LE PROBLÈME:
Recopiez sans modification le passage du texte de lecture en commençant par « L’amour, la folie, l’écriture » et en allant jusqu'à « pour dire l’obsession. ».

TEXTE DE LECTURE:
Triptyque en ré mineur Sonia Ristić

L’amour, la folie, l’écriture dans trois récits qui, par leurs ressemblances, disent la vérité sur la mort du père, sur la guerre, sur la possibilité de se construire dans et par le récit. Triptyque en ré mineur se révèle une fine exploration du morcellement du Moi, sa précarité et comment au jour le jour il survit, affronte ses tracas quotidiens et s’invente d’amoureux, de fous, échappatoires. À travers le Berlin des années 1920-1930, le Belgrade des années 70 ou le Paris du confinement, Sonia Ristić décrit les dédoublements amoureux, leur absence qui les invente dans l’écriture, les dérivatifs que l’on trouve pour dire l’obsession.

MATÉRIAU EXTRAIT:

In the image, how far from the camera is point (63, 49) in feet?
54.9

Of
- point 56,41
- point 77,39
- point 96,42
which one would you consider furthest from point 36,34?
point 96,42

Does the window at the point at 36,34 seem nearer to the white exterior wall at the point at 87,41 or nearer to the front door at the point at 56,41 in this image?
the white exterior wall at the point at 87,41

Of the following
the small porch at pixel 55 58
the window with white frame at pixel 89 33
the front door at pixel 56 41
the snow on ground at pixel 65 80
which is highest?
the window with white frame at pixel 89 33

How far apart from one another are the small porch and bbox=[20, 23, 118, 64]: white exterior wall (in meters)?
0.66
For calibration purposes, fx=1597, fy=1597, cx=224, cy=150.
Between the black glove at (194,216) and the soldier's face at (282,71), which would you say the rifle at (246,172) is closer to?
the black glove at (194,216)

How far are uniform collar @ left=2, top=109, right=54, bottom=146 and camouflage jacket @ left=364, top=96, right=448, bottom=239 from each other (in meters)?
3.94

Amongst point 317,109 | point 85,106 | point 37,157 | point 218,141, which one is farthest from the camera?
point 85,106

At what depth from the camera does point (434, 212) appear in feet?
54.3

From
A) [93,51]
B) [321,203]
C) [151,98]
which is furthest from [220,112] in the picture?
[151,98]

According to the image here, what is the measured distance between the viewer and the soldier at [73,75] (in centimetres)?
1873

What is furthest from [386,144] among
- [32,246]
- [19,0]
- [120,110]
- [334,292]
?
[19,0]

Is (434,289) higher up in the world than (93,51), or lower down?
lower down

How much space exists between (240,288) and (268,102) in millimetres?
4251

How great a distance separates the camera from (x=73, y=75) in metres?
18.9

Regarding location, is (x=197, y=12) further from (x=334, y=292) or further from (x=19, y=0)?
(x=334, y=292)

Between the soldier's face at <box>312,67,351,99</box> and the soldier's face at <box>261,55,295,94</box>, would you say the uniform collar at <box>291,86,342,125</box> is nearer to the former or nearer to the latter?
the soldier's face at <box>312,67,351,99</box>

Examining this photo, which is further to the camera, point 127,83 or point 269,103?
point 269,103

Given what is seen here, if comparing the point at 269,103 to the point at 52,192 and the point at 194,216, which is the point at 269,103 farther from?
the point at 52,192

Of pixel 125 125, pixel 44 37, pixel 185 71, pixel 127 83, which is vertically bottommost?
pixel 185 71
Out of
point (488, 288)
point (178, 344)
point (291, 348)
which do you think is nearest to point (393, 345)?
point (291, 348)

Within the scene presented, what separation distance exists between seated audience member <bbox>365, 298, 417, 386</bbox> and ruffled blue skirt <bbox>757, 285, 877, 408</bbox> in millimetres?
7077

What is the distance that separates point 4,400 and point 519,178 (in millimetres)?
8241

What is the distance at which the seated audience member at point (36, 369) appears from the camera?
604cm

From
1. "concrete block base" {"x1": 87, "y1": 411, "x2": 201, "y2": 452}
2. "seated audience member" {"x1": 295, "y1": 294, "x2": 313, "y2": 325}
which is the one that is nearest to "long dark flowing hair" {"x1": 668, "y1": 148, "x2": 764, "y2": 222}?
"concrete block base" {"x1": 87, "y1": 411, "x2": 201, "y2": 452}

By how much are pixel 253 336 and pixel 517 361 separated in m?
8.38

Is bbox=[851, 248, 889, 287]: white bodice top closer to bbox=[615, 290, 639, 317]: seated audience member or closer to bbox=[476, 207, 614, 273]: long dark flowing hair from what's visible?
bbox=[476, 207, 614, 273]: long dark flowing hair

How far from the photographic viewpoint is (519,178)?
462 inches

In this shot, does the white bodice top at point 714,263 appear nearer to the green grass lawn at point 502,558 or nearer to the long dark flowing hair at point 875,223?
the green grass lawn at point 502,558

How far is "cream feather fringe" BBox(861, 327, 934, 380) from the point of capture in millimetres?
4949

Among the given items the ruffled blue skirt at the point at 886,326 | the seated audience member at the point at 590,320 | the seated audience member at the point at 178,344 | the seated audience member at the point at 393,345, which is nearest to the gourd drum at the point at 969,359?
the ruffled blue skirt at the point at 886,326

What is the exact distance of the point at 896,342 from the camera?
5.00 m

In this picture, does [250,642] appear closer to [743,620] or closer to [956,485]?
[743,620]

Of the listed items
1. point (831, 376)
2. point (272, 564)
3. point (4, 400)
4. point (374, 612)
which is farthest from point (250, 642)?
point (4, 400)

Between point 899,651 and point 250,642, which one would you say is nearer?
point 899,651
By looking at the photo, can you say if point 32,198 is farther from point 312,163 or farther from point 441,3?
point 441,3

TÂCHE ACCOMPLIE:
L’amour, la folie, l’écriture dans trois récits qui, par leurs ressemblances, disent la vérité sur la mort du père, sur la guerre, sur la possibilité de se construire dans et par le récit. Triptyque en ré mineur se révèle une fine exploration du morcellement du Moi, sa précarité et comment au jour le jour il survit, affronte ses tracas quotidiens et s’invente d’amoureux, de fous, échappatoires. À travers le Berlin des années 1920-1930, le Belgrade des années 70 ou le Paris du confinement, Sonia Ristić décrit les dédoublements amoureux, leur absence qui les invente dans l’écriture, les dérivatifs que l’on trouve pour dire l’obsession.